Las constructoras de Segovia se enfrentan a un problema inesperado: conseguir andamios. Lo que antes era un trámite sencillo se ha convertido en una carrera de obstáculos, con listas de espera de entre cinco y seis meses que están poniendo en jaque los plazos de decenas de obras en la provincia.

La causa principal es el fuerte repunte de los trabajos de rehabilitación de fachadas en edificios de la capital. Barrios como San Millán y El Salvador, afectados por programas de regeneración urbana, acumulan andamios instalados durante meses. Lo mismo ocurre en vías tan céntricas como la avenida Vía Roma, la calle San Gabriel, la Calle Real o Santa Eulalia, donde estas estructuras metálicas se han convertido en parte habitual del paisaje urbano.

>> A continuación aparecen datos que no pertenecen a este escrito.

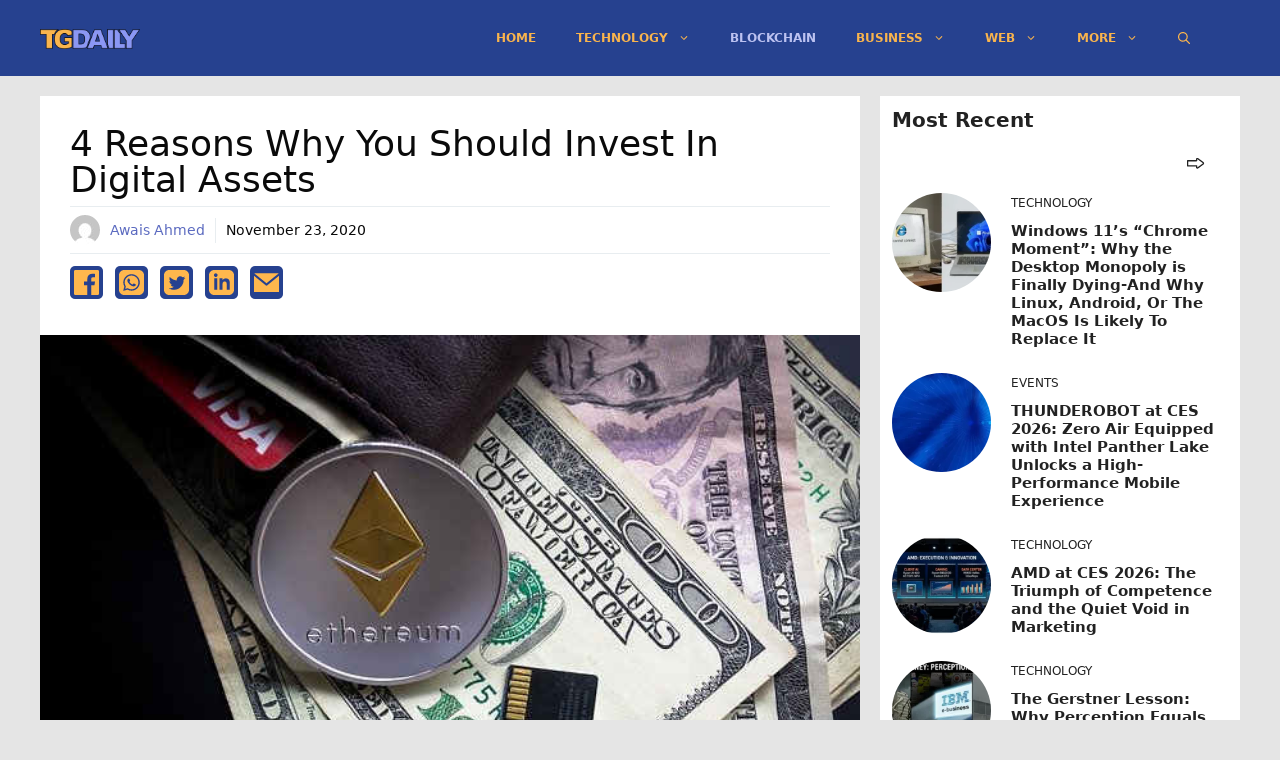

--- FILE ---
content_type: text/html; charset=utf-8
request_url: https://www.google.com/recaptcha/api2/aframe
body_size: 268
content:
<!DOCTYPE HTML><html><head><meta http-equiv="content-type" content="text/html; charset=UTF-8"></head><body><script nonce="AFJWCgvCI812qMb6JdqCBQ">/** Anti-fraud and anti-abuse applications only. See google.com/recaptcha */ try{var clients={'sodar':'https://pagead2.googlesyndication.com/pagead/sodar?'};window.addEventListener("message",function(a){try{if(a.source===window.parent){var b=JSON.parse(a.data);var c=clients[b['id']];if(c){var d=document.createElement('img');d.src=c+b['params']+'&rc='+(localStorage.getItem("rc::a")?sessionStorage.getItem("rc::b"):"");window.document.body.appendChild(d);sessionStorage.setItem("rc::e",parseInt(sessionStorage.getItem("rc::e")||0)+1);localStorage.setItem("rc::h",'1768631107441');}}}catch(b){}});window.parent.postMessage("_grecaptcha_ready", "*");}catch(b){}</script></body></html>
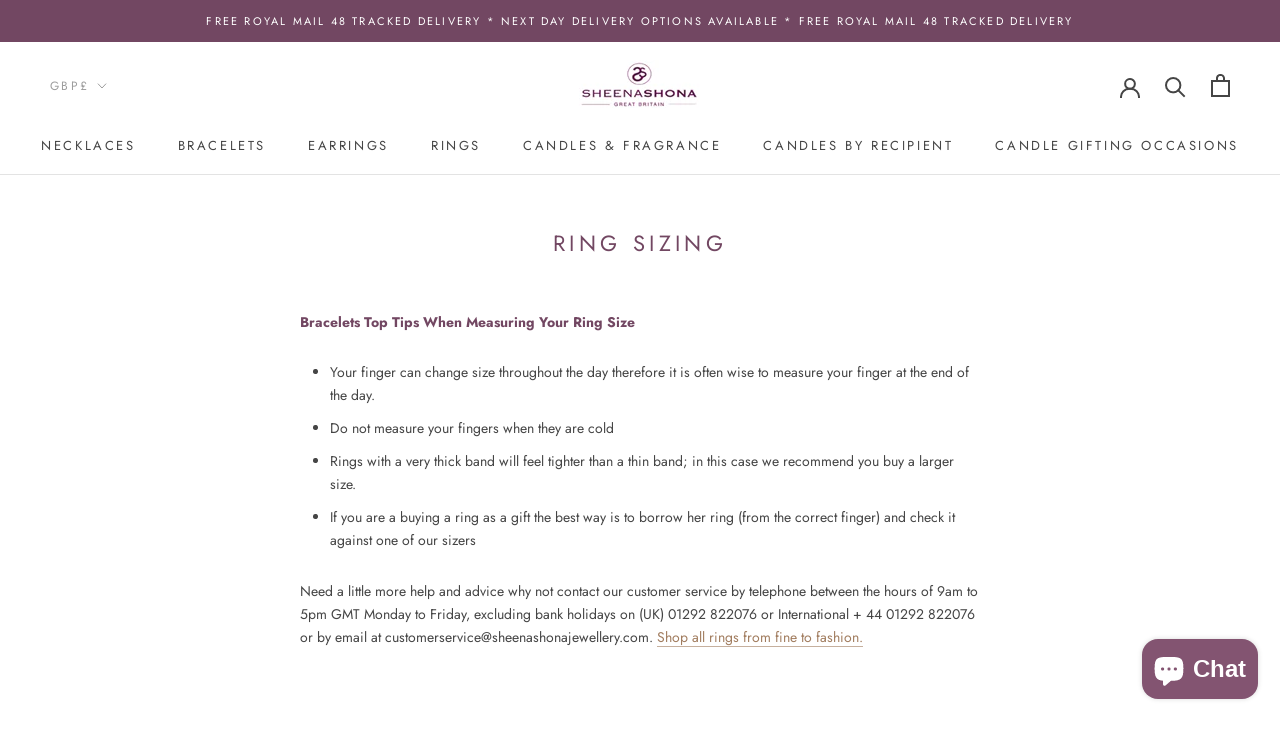

--- FILE ---
content_type: text/javascript
request_url: https://www.sheenashona.com/cdn/shop/t/11/assets/custom.js?v=183944157590872491501588787261
body_size: -698
content:
//# sourceMappingURL=/cdn/shop/t/11/assets/custom.js.map?v=183944157590872491501588787261
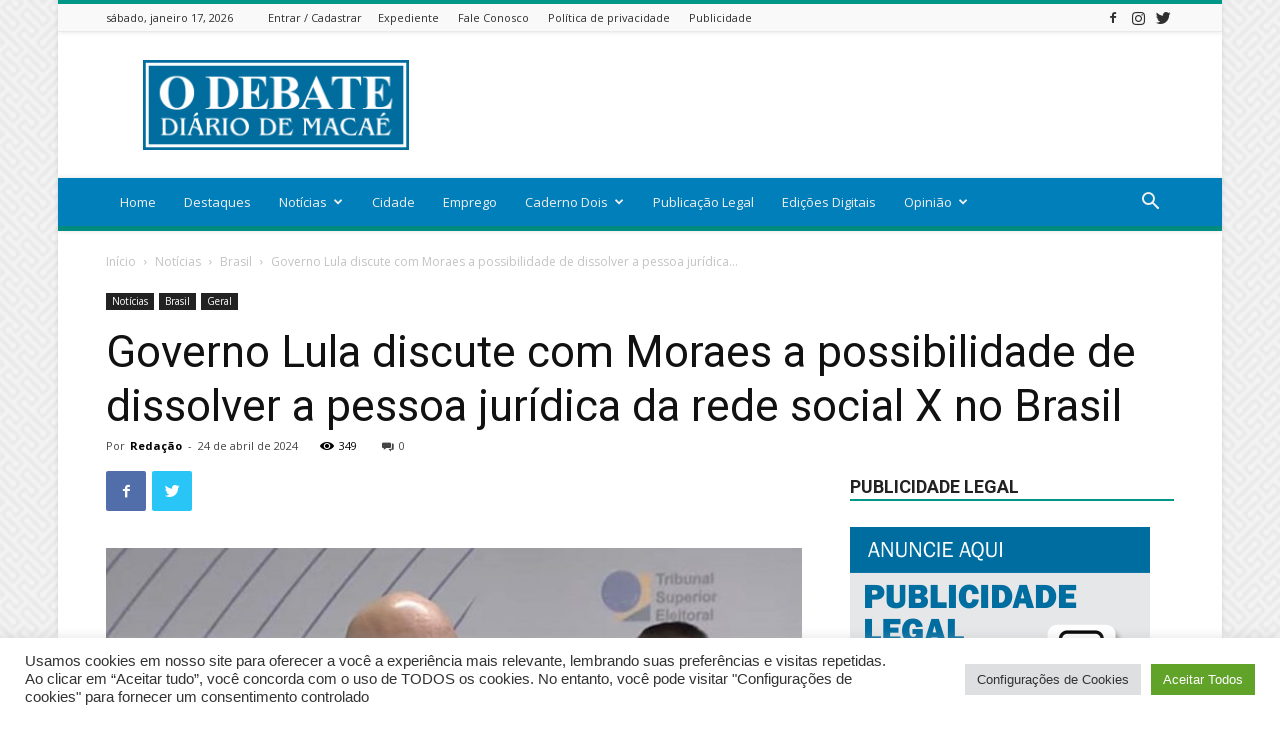

--- FILE ---
content_type: text/html; charset=utf-8
request_url: https://www.google.com/recaptcha/api2/aframe
body_size: 267
content:
<!DOCTYPE HTML><html><head><meta http-equiv="content-type" content="text/html; charset=UTF-8"></head><body><script nonce="kWTadoXS-iNKFRJFsGcr0g">/** Anti-fraud and anti-abuse applications only. See google.com/recaptcha */ try{var clients={'sodar':'https://pagead2.googlesyndication.com/pagead/sodar?'};window.addEventListener("message",function(a){try{if(a.source===window.parent){var b=JSON.parse(a.data);var c=clients[b['id']];if(c){var d=document.createElement('img');d.src=c+b['params']+'&rc='+(localStorage.getItem("rc::a")?sessionStorage.getItem("rc::b"):"");window.document.body.appendChild(d);sessionStorage.setItem("rc::e",parseInt(sessionStorage.getItem("rc::e")||0)+1);localStorage.setItem("rc::h",'1768655716957');}}}catch(b){}});window.parent.postMessage("_grecaptcha_ready", "*");}catch(b){}</script></body></html>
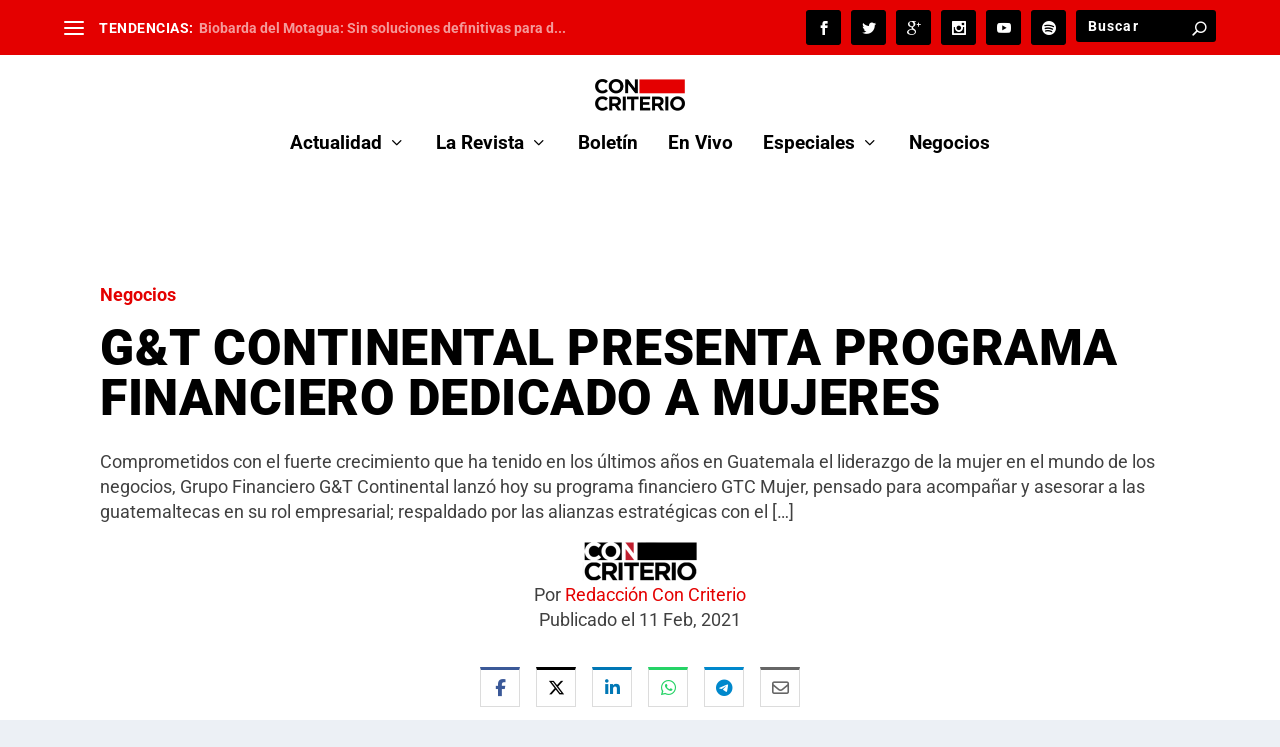

--- FILE ---
content_type: text/html; charset=utf-8
request_url: https://www.google.com/recaptcha/api2/aframe
body_size: 184
content:
<!DOCTYPE HTML><html><head><meta http-equiv="content-type" content="text/html; charset=UTF-8"></head><body><script nonce="QuwrObdAjIVrHkT1N418gg">/** Anti-fraud and anti-abuse applications only. See google.com/recaptcha */ try{var clients={'sodar':'https://pagead2.googlesyndication.com/pagead/sodar?'};window.addEventListener("message",function(a){try{if(a.source===window.parent){var b=JSON.parse(a.data);var c=clients[b['id']];if(c){var d=document.createElement('img');d.src=c+b['params']+'&rc='+(localStorage.getItem("rc::a")?sessionStorage.getItem("rc::b"):"");window.document.body.appendChild(d);sessionStorage.setItem("rc::e",parseInt(sessionStorage.getItem("rc::e")||0)+1);localStorage.setItem("rc::h",'1769396445784');}}}catch(b){}});window.parent.postMessage("_grecaptcha_ready", "*");}catch(b){}</script></body></html>

--- FILE ---
content_type: text/css
request_url: https://concriterio.gt/wp-content/et-cache/15422/et-core-unified-tb-31249-tb-28815-deferred-15422.min.css?ver=1769274330
body_size: 2719
content:
.et_pb_row_0_tb_body.et_pb_row,.et_pb_row_1_tb_body.et_pb_row{margin-right:auto!important;margin-bottom:-47px!important;margin-left:auto!important}.et_pb_text_0_tb_body{font-weight:700}.et_pb_heading_0_tb_body .et_pb_heading_container h1,.et_pb_heading_0_tb_body .et_pb_heading_container h2,.et_pb_heading_0_tb_body .et_pb_heading_container h3,.et_pb_heading_0_tb_body .et_pb_heading_container h4,.et_pb_heading_0_tb_body .et_pb_heading_container h5,.et_pb_heading_0_tb_body .et_pb_heading_container h6{font-family:'Roboto',Helvetica,Arial,Lucida,sans-serif;font-weight:900;font-size:50px;color:#000000!important;text-align:left}.et_pb_text_1_tb_body h1{text-align:left}.et_pb_image_0_tb_body{padding-top:0px;padding-bottom:0px;margin-top:0px!important;margin-bottom:0px!important;text-align:center}.et_pb_text_2_tb_body,.et_pb_text_3_tb_body{padding-top:0px!important;padding-bottom:0px!important;margin-top:0px!important;margin-bottom:0px!important}.et_pb_image_1_tb_body{text-align:left;margin-left:0}.et_pb_row_2_tb_body.et_pb_row{padding-top:2px!important;padding-top:2px}.et_pb_post_content_0_tb_body{color:#000000!important;font-family:'Open Sans',Helvetica,Arial,Lucida,sans-serif;border-color:#E02B20;border-color:#E02B20}.et_pb_post_content_0_tb_body h1,.et_pb_post_content_0_tb_body h2,.et_pb_post_content_0_tb_body h3,.et_pb_post_content_0_tb_body h4,.et_pb_post_content_0_tb_body h5,.et_pb_post_content_0_tb_body h6{font-family:'Roboto',Helvetica,Arial,Lucida,sans-serif;color:#E02B20!important}@media only screen and (max-width:980px){.et_pb_image_0_tb_body .et_pb_image_wrap img,.et_pb_image_1_tb_body .et_pb_image_wrap img{width:auto}}@media only screen and (max-width:767px){.et_pb_image_0_tb_body .et_pb_image_wrap img,.et_pb_image_1_tb_body .et_pb_image_wrap img{width:auto}}.et_pb_section_0_tb_footer{padding-bottom:0px}.et_pb_section_0_tb_footer.et_pb_section{background-color:#d01e29!important}.et_pb_row_0_tb_footer,.page .et_pb_row_0_tb_footer.et_pb_row,.single .et_pb_row_0_tb_footer.et_pb_row{width:100%}.et_pb_text_0_tb_footer.et_pb_text{color:#FFFFFF!important}.et_pb_text_0_tb_footer{font-weight:700}.et_pb_text_0_tb_footer h1{font-weight:700;text-transform:uppercase;color:#000000!important;line-height:1.5em;text-align:left}.et_pb_text_1_tb_footer.et_pb_text{color:#000000!important}.et_pb_text_1_tb_footer h1{font-weight:300;color:#FFFFFF!important;line-height:1.5em;text-align:left}.et_pb_text_3_tb_footer h5,.et_pb_text_4_tb_footer h5{font-size:12px}.et_pb_row_0_tb_footer.et_pb_row{padding-left:50px!important;margin-left:auto!important;margin-right:auto!important;padding-left:50px}@media only screen and (max-width:767px){.et_pb_row_0_tb_footer.et_pb_row{margin-left:0px!important}}

--- FILE ---
content_type: text/css
request_url: https://concriterio.gt/wp-content/et-cache/15422/et-extra-dynamic-tb-31249-tb-28815-15422-late.css
body_size: 623
content:
@font-face{font-family:ETmodules;font-display:block;src:url(//concriterio.gt/wp-content/themes/Extra/core/admin/fonts/modules/all/modules.eot);src:url(//concriterio.gt/wp-content/themes/Extra/core/admin/fonts/modules/all/modules.eot?#iefix) format("embedded-opentype"),url(//concriterio.gt/wp-content/themes/Extra/core/admin/fonts/modules/all/modules.woff) format("woff"),url(//concriterio.gt/wp-content/themes/Extra/core/admin/fonts/modules/all/modules.ttf) format("truetype"),url(//concriterio.gt/wp-content/themes/Extra/core/admin/fonts/modules/all/modules.svg#ETmodules) format("svg");font-weight:400;font-style:normal}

Javier Carretero, presidente de la Asociación Provincial de Industrias de la Construcción de Segovia (Apic), lo resume con claridad: «Venimos de una época en la que no han hecho demasiada falta y ahora empiezan a repuntar bastante». El problema es que los andamios, a diferencia de otro material de obra, permanecen instalados durante meses en cada proyecto de rehabilitación, lo que reduce drásticamente la disponibilidad para otros trabajos.
Ante este escenario, algunas empresas constructoras han optado por una solución tan costosa como necesaria: comprar sus propios andamios. Una inversión importante que hasta hace poco casi nadie consideraba. «Antes prácticamente nadie los compraba; el 90% de las empresas los alquilaba porque se utilizaban para actuaciones muy concretas y durante poco tiempo», señala Carretero.
La situación es diferente a la que viven otras provincias de Castilla y León como Burgos o Salamanca, donde la escasez se debe al cierre de grandes empresas del sector. En Segovia, las empresas de alquiler de andamios se mantienen e incluso ha llegado una nueva, pero la demanda ha superado con creces la oferta disponible.
La falta de material no solo retrasa obras, sino que también encarece los proyectos. Algunas constructoras se ven obligadas a buscar soluciones de última hora que incrementan los costes y reducen la rentabilidad. Una situación que Carretero compara con el mercado de las grúas: equipos que prácticamente nadie compra, pero que cuando escasean generan un serio problema para toda la cadena de producción.
El auge de la rehabilitación en Segovia es, paradójicamente, una buena noticia para el sector. Pero nadie había previsto que el andamio, el elemento más básico de una obra, se convertiría en el cuello de botella que frena el ritmo de la construcción en la provincia.